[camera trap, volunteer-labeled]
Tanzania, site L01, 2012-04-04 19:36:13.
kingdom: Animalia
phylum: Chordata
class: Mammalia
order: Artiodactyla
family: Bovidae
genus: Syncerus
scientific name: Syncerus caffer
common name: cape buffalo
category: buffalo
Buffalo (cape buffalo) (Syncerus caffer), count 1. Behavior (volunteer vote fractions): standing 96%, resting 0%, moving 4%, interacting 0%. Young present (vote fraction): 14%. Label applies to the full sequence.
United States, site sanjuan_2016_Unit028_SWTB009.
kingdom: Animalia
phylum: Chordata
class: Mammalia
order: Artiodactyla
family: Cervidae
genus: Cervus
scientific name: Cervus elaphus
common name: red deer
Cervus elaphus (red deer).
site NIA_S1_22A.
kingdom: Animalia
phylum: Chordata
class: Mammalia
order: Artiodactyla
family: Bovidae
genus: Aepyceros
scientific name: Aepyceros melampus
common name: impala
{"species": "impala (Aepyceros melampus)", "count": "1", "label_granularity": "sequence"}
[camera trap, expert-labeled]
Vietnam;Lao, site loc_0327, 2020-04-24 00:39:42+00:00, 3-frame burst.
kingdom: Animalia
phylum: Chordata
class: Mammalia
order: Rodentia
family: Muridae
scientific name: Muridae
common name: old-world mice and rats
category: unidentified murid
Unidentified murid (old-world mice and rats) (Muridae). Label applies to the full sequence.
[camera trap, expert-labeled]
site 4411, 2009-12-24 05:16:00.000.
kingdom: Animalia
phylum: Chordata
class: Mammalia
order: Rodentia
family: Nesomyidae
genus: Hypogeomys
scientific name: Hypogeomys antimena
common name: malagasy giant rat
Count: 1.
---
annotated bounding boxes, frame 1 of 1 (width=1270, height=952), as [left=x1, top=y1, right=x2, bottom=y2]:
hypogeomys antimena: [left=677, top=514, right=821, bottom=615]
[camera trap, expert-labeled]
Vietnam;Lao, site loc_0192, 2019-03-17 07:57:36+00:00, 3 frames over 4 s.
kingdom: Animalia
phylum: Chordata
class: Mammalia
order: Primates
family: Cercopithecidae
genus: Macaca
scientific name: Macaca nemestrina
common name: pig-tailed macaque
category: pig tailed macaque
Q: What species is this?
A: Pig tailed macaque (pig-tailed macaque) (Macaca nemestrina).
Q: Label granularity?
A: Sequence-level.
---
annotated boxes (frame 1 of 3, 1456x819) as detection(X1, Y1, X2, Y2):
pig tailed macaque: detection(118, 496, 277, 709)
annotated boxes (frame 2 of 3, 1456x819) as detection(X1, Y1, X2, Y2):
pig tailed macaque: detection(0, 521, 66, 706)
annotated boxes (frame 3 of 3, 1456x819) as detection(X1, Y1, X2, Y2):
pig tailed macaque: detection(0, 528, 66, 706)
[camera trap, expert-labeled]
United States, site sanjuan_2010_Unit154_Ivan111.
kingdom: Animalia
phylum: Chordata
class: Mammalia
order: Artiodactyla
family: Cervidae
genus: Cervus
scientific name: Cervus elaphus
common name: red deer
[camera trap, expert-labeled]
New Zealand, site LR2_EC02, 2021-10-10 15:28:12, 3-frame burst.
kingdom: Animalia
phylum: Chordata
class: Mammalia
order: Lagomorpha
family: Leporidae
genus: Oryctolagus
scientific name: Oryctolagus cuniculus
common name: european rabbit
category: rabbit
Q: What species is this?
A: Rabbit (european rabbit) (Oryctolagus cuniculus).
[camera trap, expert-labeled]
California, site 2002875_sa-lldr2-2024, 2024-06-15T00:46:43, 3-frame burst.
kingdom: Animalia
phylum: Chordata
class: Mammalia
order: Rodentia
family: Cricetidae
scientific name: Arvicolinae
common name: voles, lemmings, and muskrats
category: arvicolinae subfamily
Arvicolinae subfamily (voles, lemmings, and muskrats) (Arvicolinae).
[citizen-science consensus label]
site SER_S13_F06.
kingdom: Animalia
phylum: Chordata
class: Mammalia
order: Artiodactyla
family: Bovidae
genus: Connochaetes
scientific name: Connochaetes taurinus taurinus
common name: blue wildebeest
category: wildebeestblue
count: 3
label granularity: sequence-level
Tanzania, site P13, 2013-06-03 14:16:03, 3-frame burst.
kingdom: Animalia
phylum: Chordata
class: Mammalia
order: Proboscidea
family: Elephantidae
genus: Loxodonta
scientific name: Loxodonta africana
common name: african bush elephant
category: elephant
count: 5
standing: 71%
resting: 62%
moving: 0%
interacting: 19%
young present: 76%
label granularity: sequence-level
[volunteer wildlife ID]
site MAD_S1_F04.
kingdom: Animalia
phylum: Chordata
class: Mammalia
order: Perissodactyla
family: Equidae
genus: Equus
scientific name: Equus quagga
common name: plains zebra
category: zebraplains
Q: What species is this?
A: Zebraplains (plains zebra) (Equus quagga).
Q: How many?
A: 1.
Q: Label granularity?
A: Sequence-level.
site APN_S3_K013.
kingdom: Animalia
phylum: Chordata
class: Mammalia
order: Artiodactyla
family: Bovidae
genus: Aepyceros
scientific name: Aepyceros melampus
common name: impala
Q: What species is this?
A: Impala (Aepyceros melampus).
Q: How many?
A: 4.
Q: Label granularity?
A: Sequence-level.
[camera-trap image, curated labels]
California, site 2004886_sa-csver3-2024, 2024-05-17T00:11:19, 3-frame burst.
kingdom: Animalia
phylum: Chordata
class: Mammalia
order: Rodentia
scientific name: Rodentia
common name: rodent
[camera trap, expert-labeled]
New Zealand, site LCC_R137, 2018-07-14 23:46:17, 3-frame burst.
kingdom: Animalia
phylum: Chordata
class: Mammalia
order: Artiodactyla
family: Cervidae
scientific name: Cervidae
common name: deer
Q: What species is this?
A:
-.-.-
§ Exercise instructions
Find "order: Proboscidea" in the records above. Repeat its line and every later line exactly, through the last one.

§ Answer to this exercise
order: Proboscidea
family: Elephantidae
genus: Loxodonta
scientific name: Loxodonta africana
common name: african bush elephant
category: elephant
count: 5
standing: 71%
resting: 62%
moving: 0%
interacting: 19%
young present: 76%
label granularity: sequence-level
[volunteer wildlife ID]
site MAD_S1_F04.
kingdom: Animalia
phylum: Chordata
class: Mammalia
order: Perissodactyla
family: Equidae
genus: Equus
scientific name: Equus quagga
common name: plains zebra
category: zebraplains
Q: What species is this?
A: Zebraplains (plains zebra) (Equus quagga).
Q: How many?
A: 1.
Q: Label granularity?
A: Sequence-level.
site APN_S3_K013.
kingdom: Animalia
phylum: Chordata
class: Mammalia
order: Artiodactyla
family: Bovidae
genus: Aepyceros
scientific name: Aepyceros melampus
common name: impala
Q: What species is this?
A: Impala (Aepyceros melampus).
Q: How many?
A: 4.
Q: Label granularity?
A: Sequence-level.
[camera-trap image, curated labels]
California, site 2004886_sa-csver3-2024, 2024-05-17T00:11:19, 3-frame burst.
kingdom: Animalia
phylum: Chordata
class: Mammalia
order: Rodentia
scientific name: Rodentia
common name: rodent
[camera trap, expert-labeled]
New Zealand, site LCC_R137, 2018-07-14 23:46:17, 3-frame burst.
kingdom: Animalia
phylum: Chordata
class: Mammalia
order: Artiodactyla
family: Cervidae
scientific name: Cervidae
common name: deer
Q: What species is this?
A:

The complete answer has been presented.